ACTUCALLY, I've Kept T's For years...Theres nothing that says I dont have a lot of expierence with these, nor Does it qualify in that fact...Ya know what they say about assumptions....The Gloves were added protection, Not ment to be clowned upon...Your Oppinion I'll hear and Listen to, But as far as your thoughts... I'd Keep them to yourself


----------



## CedrikG (Dec 28, 2006)

Experience does'nt = number of year, fortunatly.

If you did'nt want opinion of people, dont post it on public forums



SouthernStyle said:


> *Anyone care to lend a bit of info on the P. murinus's? Been having an issue with how to set up a cage for 'em....*



That does'nt sound like someone with many year of experience in his backpack


----------



## FOOTBALL FAN (Dec 28, 2006)

Baboon said:


> If you did'nt want opinion of people, dont post it on public forums


I agree posting on a forum is always gonna get responses overwise why would you post? some good, some bad accept it


----------



## phil (Dec 28, 2006)

...................        .................


----------



## FryLock (Dec 28, 2006)

Are you trying to say what i think you are Phil :?..


----------



## Brian S (Dec 28, 2006)

Lolololol


----------



## Tescos (Dec 28, 2006)

lol lol lol  Phil & Bill the best laugh I have had all Xmas    (now you see how my Xmas went!)


----------



## cheetah13mo (Dec 28, 2006)

Children, quit making assumptions about other people that you know nothing about.   Just because there's ink on the page, doesn't mean they know how to write, and just because you picked up the paper, that doesn't mean you know how to read. All of these are opinions and that's all.

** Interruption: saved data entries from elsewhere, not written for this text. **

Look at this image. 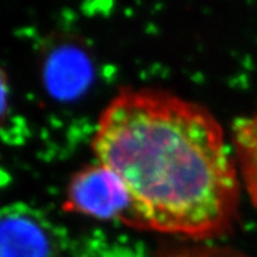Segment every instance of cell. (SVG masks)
Here are the masks:
<instances>
[{
    "label": "cell",
    "mask_w": 257,
    "mask_h": 257,
    "mask_svg": "<svg viewBox=\"0 0 257 257\" xmlns=\"http://www.w3.org/2000/svg\"><path fill=\"white\" fill-rule=\"evenodd\" d=\"M92 149L125 186L134 228L193 240L232 230L240 175L202 105L160 89H122L100 115Z\"/></svg>",
    "instance_id": "6da1fadb"
},
{
    "label": "cell",
    "mask_w": 257,
    "mask_h": 257,
    "mask_svg": "<svg viewBox=\"0 0 257 257\" xmlns=\"http://www.w3.org/2000/svg\"><path fill=\"white\" fill-rule=\"evenodd\" d=\"M64 210L98 220H119L133 227L132 202L125 186L108 168L93 164L70 180Z\"/></svg>",
    "instance_id": "7a4b0ae2"
},
{
    "label": "cell",
    "mask_w": 257,
    "mask_h": 257,
    "mask_svg": "<svg viewBox=\"0 0 257 257\" xmlns=\"http://www.w3.org/2000/svg\"><path fill=\"white\" fill-rule=\"evenodd\" d=\"M66 236L25 203L0 207V257H62Z\"/></svg>",
    "instance_id": "3957f363"
},
{
    "label": "cell",
    "mask_w": 257,
    "mask_h": 257,
    "mask_svg": "<svg viewBox=\"0 0 257 257\" xmlns=\"http://www.w3.org/2000/svg\"><path fill=\"white\" fill-rule=\"evenodd\" d=\"M91 64L84 51L67 45L51 51L45 63V83L55 97L74 98L91 80Z\"/></svg>",
    "instance_id": "277c9868"
},
{
    "label": "cell",
    "mask_w": 257,
    "mask_h": 257,
    "mask_svg": "<svg viewBox=\"0 0 257 257\" xmlns=\"http://www.w3.org/2000/svg\"><path fill=\"white\" fill-rule=\"evenodd\" d=\"M233 151L241 184L257 211V112L235 126Z\"/></svg>",
    "instance_id": "5b68a950"
},
{
    "label": "cell",
    "mask_w": 257,
    "mask_h": 257,
    "mask_svg": "<svg viewBox=\"0 0 257 257\" xmlns=\"http://www.w3.org/2000/svg\"><path fill=\"white\" fill-rule=\"evenodd\" d=\"M158 257H249L239 250L218 245H186L164 250Z\"/></svg>",
    "instance_id": "8992f818"
},
{
    "label": "cell",
    "mask_w": 257,
    "mask_h": 257,
    "mask_svg": "<svg viewBox=\"0 0 257 257\" xmlns=\"http://www.w3.org/2000/svg\"><path fill=\"white\" fill-rule=\"evenodd\" d=\"M11 119V102H10V85L7 76L0 68V136H3Z\"/></svg>",
    "instance_id": "52a82bcc"
}]
</instances>
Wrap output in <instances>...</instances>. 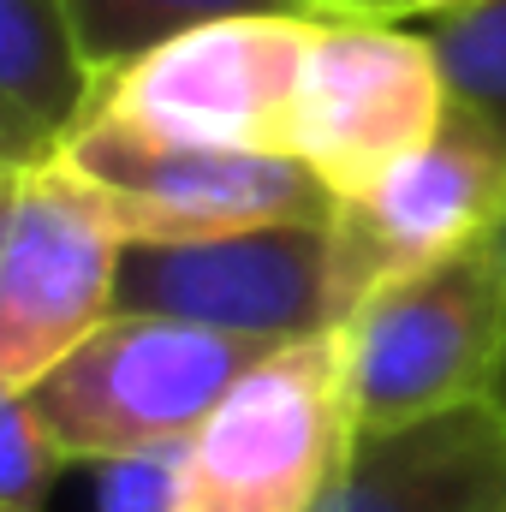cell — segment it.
Wrapping results in <instances>:
<instances>
[{
  "label": "cell",
  "instance_id": "cell-1",
  "mask_svg": "<svg viewBox=\"0 0 506 512\" xmlns=\"http://www.w3.org/2000/svg\"><path fill=\"white\" fill-rule=\"evenodd\" d=\"M262 352L274 346L173 316L114 310L18 399L66 459H126L191 441Z\"/></svg>",
  "mask_w": 506,
  "mask_h": 512
},
{
  "label": "cell",
  "instance_id": "cell-2",
  "mask_svg": "<svg viewBox=\"0 0 506 512\" xmlns=\"http://www.w3.org/2000/svg\"><path fill=\"white\" fill-rule=\"evenodd\" d=\"M334 340L358 435L489 399L506 346V268L495 239L381 286L334 328Z\"/></svg>",
  "mask_w": 506,
  "mask_h": 512
},
{
  "label": "cell",
  "instance_id": "cell-3",
  "mask_svg": "<svg viewBox=\"0 0 506 512\" xmlns=\"http://www.w3.org/2000/svg\"><path fill=\"white\" fill-rule=\"evenodd\" d=\"M316 24V12H233L191 24L108 72L90 114L161 143L292 155V102Z\"/></svg>",
  "mask_w": 506,
  "mask_h": 512
},
{
  "label": "cell",
  "instance_id": "cell-4",
  "mask_svg": "<svg viewBox=\"0 0 506 512\" xmlns=\"http://www.w3.org/2000/svg\"><path fill=\"white\" fill-rule=\"evenodd\" d=\"M352 441L334 328L274 346L191 435V512H316Z\"/></svg>",
  "mask_w": 506,
  "mask_h": 512
},
{
  "label": "cell",
  "instance_id": "cell-5",
  "mask_svg": "<svg viewBox=\"0 0 506 512\" xmlns=\"http://www.w3.org/2000/svg\"><path fill=\"white\" fill-rule=\"evenodd\" d=\"M126 233L102 191L66 161L6 167L0 233V387H36L78 340H90L120 298Z\"/></svg>",
  "mask_w": 506,
  "mask_h": 512
},
{
  "label": "cell",
  "instance_id": "cell-6",
  "mask_svg": "<svg viewBox=\"0 0 506 512\" xmlns=\"http://www.w3.org/2000/svg\"><path fill=\"white\" fill-rule=\"evenodd\" d=\"M506 221V137L453 96V114L429 143L393 161L376 185L334 197L328 262H334V328L376 298L447 256L495 239Z\"/></svg>",
  "mask_w": 506,
  "mask_h": 512
},
{
  "label": "cell",
  "instance_id": "cell-7",
  "mask_svg": "<svg viewBox=\"0 0 506 512\" xmlns=\"http://www.w3.org/2000/svg\"><path fill=\"white\" fill-rule=\"evenodd\" d=\"M453 114V84L429 30L399 18H322L292 102V155L334 191L376 185Z\"/></svg>",
  "mask_w": 506,
  "mask_h": 512
},
{
  "label": "cell",
  "instance_id": "cell-8",
  "mask_svg": "<svg viewBox=\"0 0 506 512\" xmlns=\"http://www.w3.org/2000/svg\"><path fill=\"white\" fill-rule=\"evenodd\" d=\"M60 155L102 191L126 239H221L274 221H328L334 209V191L298 155L161 143L102 114L72 131Z\"/></svg>",
  "mask_w": 506,
  "mask_h": 512
},
{
  "label": "cell",
  "instance_id": "cell-9",
  "mask_svg": "<svg viewBox=\"0 0 506 512\" xmlns=\"http://www.w3.org/2000/svg\"><path fill=\"white\" fill-rule=\"evenodd\" d=\"M131 316H173L256 346L334 328L328 221H274L221 239H126L120 298Z\"/></svg>",
  "mask_w": 506,
  "mask_h": 512
},
{
  "label": "cell",
  "instance_id": "cell-10",
  "mask_svg": "<svg viewBox=\"0 0 506 512\" xmlns=\"http://www.w3.org/2000/svg\"><path fill=\"white\" fill-rule=\"evenodd\" d=\"M316 512H506V411L477 399L358 435Z\"/></svg>",
  "mask_w": 506,
  "mask_h": 512
},
{
  "label": "cell",
  "instance_id": "cell-11",
  "mask_svg": "<svg viewBox=\"0 0 506 512\" xmlns=\"http://www.w3.org/2000/svg\"><path fill=\"white\" fill-rule=\"evenodd\" d=\"M102 72L90 66L66 0H0V155L30 167L90 120Z\"/></svg>",
  "mask_w": 506,
  "mask_h": 512
},
{
  "label": "cell",
  "instance_id": "cell-12",
  "mask_svg": "<svg viewBox=\"0 0 506 512\" xmlns=\"http://www.w3.org/2000/svg\"><path fill=\"white\" fill-rule=\"evenodd\" d=\"M233 12H310L304 0H66V18L90 54V66L108 78L143 48L209 24V18H233Z\"/></svg>",
  "mask_w": 506,
  "mask_h": 512
},
{
  "label": "cell",
  "instance_id": "cell-13",
  "mask_svg": "<svg viewBox=\"0 0 506 512\" xmlns=\"http://www.w3.org/2000/svg\"><path fill=\"white\" fill-rule=\"evenodd\" d=\"M423 30L441 48L453 96L506 137V0H459Z\"/></svg>",
  "mask_w": 506,
  "mask_h": 512
},
{
  "label": "cell",
  "instance_id": "cell-14",
  "mask_svg": "<svg viewBox=\"0 0 506 512\" xmlns=\"http://www.w3.org/2000/svg\"><path fill=\"white\" fill-rule=\"evenodd\" d=\"M72 465L90 477V512H191V441Z\"/></svg>",
  "mask_w": 506,
  "mask_h": 512
},
{
  "label": "cell",
  "instance_id": "cell-15",
  "mask_svg": "<svg viewBox=\"0 0 506 512\" xmlns=\"http://www.w3.org/2000/svg\"><path fill=\"white\" fill-rule=\"evenodd\" d=\"M316 18H441L459 0H304Z\"/></svg>",
  "mask_w": 506,
  "mask_h": 512
},
{
  "label": "cell",
  "instance_id": "cell-16",
  "mask_svg": "<svg viewBox=\"0 0 506 512\" xmlns=\"http://www.w3.org/2000/svg\"><path fill=\"white\" fill-rule=\"evenodd\" d=\"M495 251H501V268H506V221H501V233H495ZM489 399L506 411V346H501V370H495V393Z\"/></svg>",
  "mask_w": 506,
  "mask_h": 512
}]
</instances>
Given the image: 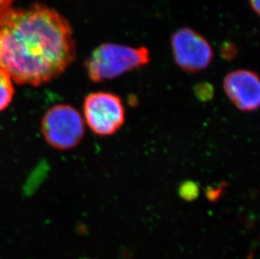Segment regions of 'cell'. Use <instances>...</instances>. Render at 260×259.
<instances>
[{
    "mask_svg": "<svg viewBox=\"0 0 260 259\" xmlns=\"http://www.w3.org/2000/svg\"><path fill=\"white\" fill-rule=\"evenodd\" d=\"M76 57L69 21L36 4L0 14V69L21 85H44L63 74Z\"/></svg>",
    "mask_w": 260,
    "mask_h": 259,
    "instance_id": "obj_1",
    "label": "cell"
},
{
    "mask_svg": "<svg viewBox=\"0 0 260 259\" xmlns=\"http://www.w3.org/2000/svg\"><path fill=\"white\" fill-rule=\"evenodd\" d=\"M149 61L150 52L146 47L103 43L88 56L85 69L90 81L101 83L143 68Z\"/></svg>",
    "mask_w": 260,
    "mask_h": 259,
    "instance_id": "obj_2",
    "label": "cell"
},
{
    "mask_svg": "<svg viewBox=\"0 0 260 259\" xmlns=\"http://www.w3.org/2000/svg\"><path fill=\"white\" fill-rule=\"evenodd\" d=\"M81 114L66 104H59L47 110L42 118L41 131L47 144L55 149H74L82 142L85 124Z\"/></svg>",
    "mask_w": 260,
    "mask_h": 259,
    "instance_id": "obj_3",
    "label": "cell"
},
{
    "mask_svg": "<svg viewBox=\"0 0 260 259\" xmlns=\"http://www.w3.org/2000/svg\"><path fill=\"white\" fill-rule=\"evenodd\" d=\"M84 120L89 129L100 137H110L122 127L125 107L119 96L111 92H93L83 105Z\"/></svg>",
    "mask_w": 260,
    "mask_h": 259,
    "instance_id": "obj_4",
    "label": "cell"
},
{
    "mask_svg": "<svg viewBox=\"0 0 260 259\" xmlns=\"http://www.w3.org/2000/svg\"><path fill=\"white\" fill-rule=\"evenodd\" d=\"M174 61L187 73H199L211 65L213 50L202 35L189 28L177 30L171 39Z\"/></svg>",
    "mask_w": 260,
    "mask_h": 259,
    "instance_id": "obj_5",
    "label": "cell"
},
{
    "mask_svg": "<svg viewBox=\"0 0 260 259\" xmlns=\"http://www.w3.org/2000/svg\"><path fill=\"white\" fill-rule=\"evenodd\" d=\"M224 92L238 110L253 112L260 105V80L255 72L237 69L226 74L223 80Z\"/></svg>",
    "mask_w": 260,
    "mask_h": 259,
    "instance_id": "obj_6",
    "label": "cell"
},
{
    "mask_svg": "<svg viewBox=\"0 0 260 259\" xmlns=\"http://www.w3.org/2000/svg\"><path fill=\"white\" fill-rule=\"evenodd\" d=\"M15 92L14 81L10 74L0 69V112L12 103Z\"/></svg>",
    "mask_w": 260,
    "mask_h": 259,
    "instance_id": "obj_7",
    "label": "cell"
},
{
    "mask_svg": "<svg viewBox=\"0 0 260 259\" xmlns=\"http://www.w3.org/2000/svg\"><path fill=\"white\" fill-rule=\"evenodd\" d=\"M182 193V196L184 198L186 199H192L194 196H197V193L198 191H197V188H196V186L194 184H189V183H187L185 185L181 188V191H180Z\"/></svg>",
    "mask_w": 260,
    "mask_h": 259,
    "instance_id": "obj_8",
    "label": "cell"
},
{
    "mask_svg": "<svg viewBox=\"0 0 260 259\" xmlns=\"http://www.w3.org/2000/svg\"><path fill=\"white\" fill-rule=\"evenodd\" d=\"M13 1L14 0H0V14L11 7Z\"/></svg>",
    "mask_w": 260,
    "mask_h": 259,
    "instance_id": "obj_9",
    "label": "cell"
},
{
    "mask_svg": "<svg viewBox=\"0 0 260 259\" xmlns=\"http://www.w3.org/2000/svg\"><path fill=\"white\" fill-rule=\"evenodd\" d=\"M250 1L251 6L253 8V10L255 11L256 14H259L260 9V0H249Z\"/></svg>",
    "mask_w": 260,
    "mask_h": 259,
    "instance_id": "obj_10",
    "label": "cell"
}]
</instances>
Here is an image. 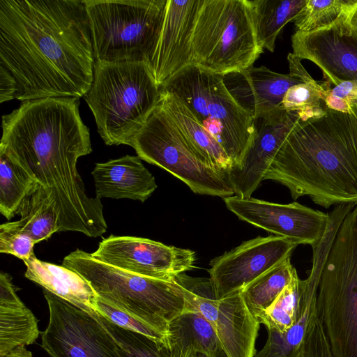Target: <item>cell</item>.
<instances>
[{"instance_id":"5","label":"cell","mask_w":357,"mask_h":357,"mask_svg":"<svg viewBox=\"0 0 357 357\" xmlns=\"http://www.w3.org/2000/svg\"><path fill=\"white\" fill-rule=\"evenodd\" d=\"M317 309L333 357H357V204L325 248Z\"/></svg>"},{"instance_id":"8","label":"cell","mask_w":357,"mask_h":357,"mask_svg":"<svg viewBox=\"0 0 357 357\" xmlns=\"http://www.w3.org/2000/svg\"><path fill=\"white\" fill-rule=\"evenodd\" d=\"M160 89L185 104L221 145L233 165L241 162L256 135L255 119L232 97L223 75L190 64Z\"/></svg>"},{"instance_id":"28","label":"cell","mask_w":357,"mask_h":357,"mask_svg":"<svg viewBox=\"0 0 357 357\" xmlns=\"http://www.w3.org/2000/svg\"><path fill=\"white\" fill-rule=\"evenodd\" d=\"M168 334L190 343L204 357H228L211 324L196 311L185 309L170 323Z\"/></svg>"},{"instance_id":"30","label":"cell","mask_w":357,"mask_h":357,"mask_svg":"<svg viewBox=\"0 0 357 357\" xmlns=\"http://www.w3.org/2000/svg\"><path fill=\"white\" fill-rule=\"evenodd\" d=\"M305 283V280H301L296 271L291 281L257 317L260 324H264L267 330L280 333L292 327L300 317Z\"/></svg>"},{"instance_id":"4","label":"cell","mask_w":357,"mask_h":357,"mask_svg":"<svg viewBox=\"0 0 357 357\" xmlns=\"http://www.w3.org/2000/svg\"><path fill=\"white\" fill-rule=\"evenodd\" d=\"M160 93L144 62H95L93 82L84 98L104 142L129 146L158 104Z\"/></svg>"},{"instance_id":"20","label":"cell","mask_w":357,"mask_h":357,"mask_svg":"<svg viewBox=\"0 0 357 357\" xmlns=\"http://www.w3.org/2000/svg\"><path fill=\"white\" fill-rule=\"evenodd\" d=\"M91 174L96 197L100 199H130L144 202L158 187L154 176L138 155H126L96 163Z\"/></svg>"},{"instance_id":"24","label":"cell","mask_w":357,"mask_h":357,"mask_svg":"<svg viewBox=\"0 0 357 357\" xmlns=\"http://www.w3.org/2000/svg\"><path fill=\"white\" fill-rule=\"evenodd\" d=\"M321 264L314 262L305 280L300 317L295 324L284 333L267 330L268 337L263 348L255 357H300L304 339L312 319L317 315V291Z\"/></svg>"},{"instance_id":"36","label":"cell","mask_w":357,"mask_h":357,"mask_svg":"<svg viewBox=\"0 0 357 357\" xmlns=\"http://www.w3.org/2000/svg\"><path fill=\"white\" fill-rule=\"evenodd\" d=\"M320 82L325 90L324 102L328 109L347 111L350 105L357 103V81L343 82L335 86L326 81Z\"/></svg>"},{"instance_id":"27","label":"cell","mask_w":357,"mask_h":357,"mask_svg":"<svg viewBox=\"0 0 357 357\" xmlns=\"http://www.w3.org/2000/svg\"><path fill=\"white\" fill-rule=\"evenodd\" d=\"M40 184L6 153L0 150V212L10 220L23 201Z\"/></svg>"},{"instance_id":"33","label":"cell","mask_w":357,"mask_h":357,"mask_svg":"<svg viewBox=\"0 0 357 357\" xmlns=\"http://www.w3.org/2000/svg\"><path fill=\"white\" fill-rule=\"evenodd\" d=\"M325 90L320 82L310 77L305 82L296 84L285 93L282 107L297 112L301 121L324 116L327 107L324 102Z\"/></svg>"},{"instance_id":"25","label":"cell","mask_w":357,"mask_h":357,"mask_svg":"<svg viewBox=\"0 0 357 357\" xmlns=\"http://www.w3.org/2000/svg\"><path fill=\"white\" fill-rule=\"evenodd\" d=\"M306 1L307 0L250 1L257 40L262 50L274 52L276 39L283 27L289 22L294 20Z\"/></svg>"},{"instance_id":"39","label":"cell","mask_w":357,"mask_h":357,"mask_svg":"<svg viewBox=\"0 0 357 357\" xmlns=\"http://www.w3.org/2000/svg\"><path fill=\"white\" fill-rule=\"evenodd\" d=\"M167 341L172 357H197L198 353L188 342L176 337L168 335Z\"/></svg>"},{"instance_id":"23","label":"cell","mask_w":357,"mask_h":357,"mask_svg":"<svg viewBox=\"0 0 357 357\" xmlns=\"http://www.w3.org/2000/svg\"><path fill=\"white\" fill-rule=\"evenodd\" d=\"M39 336L38 320L16 293L11 276L0 273V356L33 344Z\"/></svg>"},{"instance_id":"12","label":"cell","mask_w":357,"mask_h":357,"mask_svg":"<svg viewBox=\"0 0 357 357\" xmlns=\"http://www.w3.org/2000/svg\"><path fill=\"white\" fill-rule=\"evenodd\" d=\"M49 321L41 346L51 357H124L112 335L92 312L44 291Z\"/></svg>"},{"instance_id":"7","label":"cell","mask_w":357,"mask_h":357,"mask_svg":"<svg viewBox=\"0 0 357 357\" xmlns=\"http://www.w3.org/2000/svg\"><path fill=\"white\" fill-rule=\"evenodd\" d=\"M259 45L249 0H202L192 40V64L225 75L252 66Z\"/></svg>"},{"instance_id":"38","label":"cell","mask_w":357,"mask_h":357,"mask_svg":"<svg viewBox=\"0 0 357 357\" xmlns=\"http://www.w3.org/2000/svg\"><path fill=\"white\" fill-rule=\"evenodd\" d=\"M16 83L9 72L0 66V102L1 103L15 98Z\"/></svg>"},{"instance_id":"16","label":"cell","mask_w":357,"mask_h":357,"mask_svg":"<svg viewBox=\"0 0 357 357\" xmlns=\"http://www.w3.org/2000/svg\"><path fill=\"white\" fill-rule=\"evenodd\" d=\"M298 245L294 240L275 235L258 236L213 259L208 273L216 298L241 291L290 257Z\"/></svg>"},{"instance_id":"9","label":"cell","mask_w":357,"mask_h":357,"mask_svg":"<svg viewBox=\"0 0 357 357\" xmlns=\"http://www.w3.org/2000/svg\"><path fill=\"white\" fill-rule=\"evenodd\" d=\"M167 0H87L95 62H144L153 47Z\"/></svg>"},{"instance_id":"35","label":"cell","mask_w":357,"mask_h":357,"mask_svg":"<svg viewBox=\"0 0 357 357\" xmlns=\"http://www.w3.org/2000/svg\"><path fill=\"white\" fill-rule=\"evenodd\" d=\"M94 311L121 328L167 342V336L132 315L107 304L98 297Z\"/></svg>"},{"instance_id":"19","label":"cell","mask_w":357,"mask_h":357,"mask_svg":"<svg viewBox=\"0 0 357 357\" xmlns=\"http://www.w3.org/2000/svg\"><path fill=\"white\" fill-rule=\"evenodd\" d=\"M287 60L288 74L275 73L265 66H251L223 75L229 92L255 120L282 108L288 89L312 77L292 53L288 54Z\"/></svg>"},{"instance_id":"26","label":"cell","mask_w":357,"mask_h":357,"mask_svg":"<svg viewBox=\"0 0 357 357\" xmlns=\"http://www.w3.org/2000/svg\"><path fill=\"white\" fill-rule=\"evenodd\" d=\"M17 220L21 229L35 243L47 240L59 231V213L53 196L40 185L23 201Z\"/></svg>"},{"instance_id":"32","label":"cell","mask_w":357,"mask_h":357,"mask_svg":"<svg viewBox=\"0 0 357 357\" xmlns=\"http://www.w3.org/2000/svg\"><path fill=\"white\" fill-rule=\"evenodd\" d=\"M94 316L108 331L120 347L124 357H172L167 342L121 328L100 313Z\"/></svg>"},{"instance_id":"1","label":"cell","mask_w":357,"mask_h":357,"mask_svg":"<svg viewBox=\"0 0 357 357\" xmlns=\"http://www.w3.org/2000/svg\"><path fill=\"white\" fill-rule=\"evenodd\" d=\"M0 66L22 102L84 97L95 66L85 1L0 0Z\"/></svg>"},{"instance_id":"34","label":"cell","mask_w":357,"mask_h":357,"mask_svg":"<svg viewBox=\"0 0 357 357\" xmlns=\"http://www.w3.org/2000/svg\"><path fill=\"white\" fill-rule=\"evenodd\" d=\"M35 244L31 238L21 229L17 221L1 225V253L12 255L24 261L34 253Z\"/></svg>"},{"instance_id":"10","label":"cell","mask_w":357,"mask_h":357,"mask_svg":"<svg viewBox=\"0 0 357 357\" xmlns=\"http://www.w3.org/2000/svg\"><path fill=\"white\" fill-rule=\"evenodd\" d=\"M129 146L142 160L169 172L196 194L222 198L234 194L227 174L200 160L160 101Z\"/></svg>"},{"instance_id":"2","label":"cell","mask_w":357,"mask_h":357,"mask_svg":"<svg viewBox=\"0 0 357 357\" xmlns=\"http://www.w3.org/2000/svg\"><path fill=\"white\" fill-rule=\"evenodd\" d=\"M77 98L26 100L2 116L0 150L38 181L55 200L59 231L96 238L107 226L100 199L89 197L78 159L92 151Z\"/></svg>"},{"instance_id":"29","label":"cell","mask_w":357,"mask_h":357,"mask_svg":"<svg viewBox=\"0 0 357 357\" xmlns=\"http://www.w3.org/2000/svg\"><path fill=\"white\" fill-rule=\"evenodd\" d=\"M296 271L289 257L259 276L241 291L247 306L257 318L291 281Z\"/></svg>"},{"instance_id":"37","label":"cell","mask_w":357,"mask_h":357,"mask_svg":"<svg viewBox=\"0 0 357 357\" xmlns=\"http://www.w3.org/2000/svg\"><path fill=\"white\" fill-rule=\"evenodd\" d=\"M300 357H333L318 315L310 322Z\"/></svg>"},{"instance_id":"15","label":"cell","mask_w":357,"mask_h":357,"mask_svg":"<svg viewBox=\"0 0 357 357\" xmlns=\"http://www.w3.org/2000/svg\"><path fill=\"white\" fill-rule=\"evenodd\" d=\"M223 200L240 220L313 249L321 242L331 219L330 214L298 202L277 204L237 195Z\"/></svg>"},{"instance_id":"13","label":"cell","mask_w":357,"mask_h":357,"mask_svg":"<svg viewBox=\"0 0 357 357\" xmlns=\"http://www.w3.org/2000/svg\"><path fill=\"white\" fill-rule=\"evenodd\" d=\"M91 255L125 271L168 281L192 270L195 261V253L191 250L128 236L110 235L99 243Z\"/></svg>"},{"instance_id":"3","label":"cell","mask_w":357,"mask_h":357,"mask_svg":"<svg viewBox=\"0 0 357 357\" xmlns=\"http://www.w3.org/2000/svg\"><path fill=\"white\" fill-rule=\"evenodd\" d=\"M287 187L294 199L309 196L324 208L357 204V103L300 121L285 139L264 179Z\"/></svg>"},{"instance_id":"14","label":"cell","mask_w":357,"mask_h":357,"mask_svg":"<svg viewBox=\"0 0 357 357\" xmlns=\"http://www.w3.org/2000/svg\"><path fill=\"white\" fill-rule=\"evenodd\" d=\"M355 11V10H354ZM354 11L333 24L311 32L296 31L291 36L292 54L319 68L332 86L357 81V22Z\"/></svg>"},{"instance_id":"6","label":"cell","mask_w":357,"mask_h":357,"mask_svg":"<svg viewBox=\"0 0 357 357\" xmlns=\"http://www.w3.org/2000/svg\"><path fill=\"white\" fill-rule=\"evenodd\" d=\"M62 265L84 278L101 301L166 336L170 323L185 310L183 289L175 279L162 280L131 273L79 249L65 257Z\"/></svg>"},{"instance_id":"42","label":"cell","mask_w":357,"mask_h":357,"mask_svg":"<svg viewBox=\"0 0 357 357\" xmlns=\"http://www.w3.org/2000/svg\"><path fill=\"white\" fill-rule=\"evenodd\" d=\"M198 353V352H197ZM197 357H204L202 354L198 353V356Z\"/></svg>"},{"instance_id":"41","label":"cell","mask_w":357,"mask_h":357,"mask_svg":"<svg viewBox=\"0 0 357 357\" xmlns=\"http://www.w3.org/2000/svg\"><path fill=\"white\" fill-rule=\"evenodd\" d=\"M352 18L356 21L357 22V8L355 10L354 14H353V16H352Z\"/></svg>"},{"instance_id":"22","label":"cell","mask_w":357,"mask_h":357,"mask_svg":"<svg viewBox=\"0 0 357 357\" xmlns=\"http://www.w3.org/2000/svg\"><path fill=\"white\" fill-rule=\"evenodd\" d=\"M23 261L27 279L78 307L88 312L95 310L98 295L79 273L64 266L41 261L34 253Z\"/></svg>"},{"instance_id":"17","label":"cell","mask_w":357,"mask_h":357,"mask_svg":"<svg viewBox=\"0 0 357 357\" xmlns=\"http://www.w3.org/2000/svg\"><path fill=\"white\" fill-rule=\"evenodd\" d=\"M301 121L297 112L280 108L255 119L256 135L241 162L233 165L227 179L236 195L251 197L287 137Z\"/></svg>"},{"instance_id":"11","label":"cell","mask_w":357,"mask_h":357,"mask_svg":"<svg viewBox=\"0 0 357 357\" xmlns=\"http://www.w3.org/2000/svg\"><path fill=\"white\" fill-rule=\"evenodd\" d=\"M175 280L183 289L185 309L196 311L211 324L228 357L255 356L260 323L241 291L218 298L209 278L182 273Z\"/></svg>"},{"instance_id":"40","label":"cell","mask_w":357,"mask_h":357,"mask_svg":"<svg viewBox=\"0 0 357 357\" xmlns=\"http://www.w3.org/2000/svg\"><path fill=\"white\" fill-rule=\"evenodd\" d=\"M0 357H32V354L26 347H17Z\"/></svg>"},{"instance_id":"21","label":"cell","mask_w":357,"mask_h":357,"mask_svg":"<svg viewBox=\"0 0 357 357\" xmlns=\"http://www.w3.org/2000/svg\"><path fill=\"white\" fill-rule=\"evenodd\" d=\"M160 90V105L195 153L206 166L227 176L233 162L221 145L182 101L174 95Z\"/></svg>"},{"instance_id":"18","label":"cell","mask_w":357,"mask_h":357,"mask_svg":"<svg viewBox=\"0 0 357 357\" xmlns=\"http://www.w3.org/2000/svg\"><path fill=\"white\" fill-rule=\"evenodd\" d=\"M202 0H167L161 26L146 65L161 87L192 64V40Z\"/></svg>"},{"instance_id":"31","label":"cell","mask_w":357,"mask_h":357,"mask_svg":"<svg viewBox=\"0 0 357 357\" xmlns=\"http://www.w3.org/2000/svg\"><path fill=\"white\" fill-rule=\"evenodd\" d=\"M356 8L357 0H307L293 21L296 31L311 32L333 24Z\"/></svg>"}]
</instances>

We don't have to make personal attacks on ones abilities though.


----------



## CedrikG (Dec 28, 2006)

:worship:


----------



## cheetah13mo (Dec 28, 2006)

That's better, Play nice....


----------



## syndicate (Dec 28, 2006)

im gonna say its your spider and you can do whatever u pls with it but i think its a little unresponsible to be puttin your self in the situation to be gettin bit like this.your not only endanging the spider itself but some of these asian species have quite potent venom that could make you very sick.also it looks bad for the hobby when people are gettin bit and in some areas this could easily cause a ban on invert pets if the case was serious enough


----------



## common spider (Dec 29, 2006)

Thats not a good T to handle.


----------



## SouthernStyle (Dec 29, 2006)

Baboon said:


> Experience does'nt = number of year, fortunatly.
> 
> If you did'nt want opinion of people, dont post it on public forums
> 
> ...



Not with that species of T....There's plenty of time to learn about them before one is bought


----------